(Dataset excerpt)
——
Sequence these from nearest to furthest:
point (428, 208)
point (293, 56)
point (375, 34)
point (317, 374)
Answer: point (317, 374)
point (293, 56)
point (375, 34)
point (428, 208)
——
== Requirement ==
Reproduce the material above word for word, keeping every line and its order unchanged.

== Solution to this exercise ==
Sequence these from nearest to furthest:
point (428, 208)
point (293, 56)
point (375, 34)
point (317, 374)
Answer: point (317, 374)
point (293, 56)
point (375, 34)
point (428, 208)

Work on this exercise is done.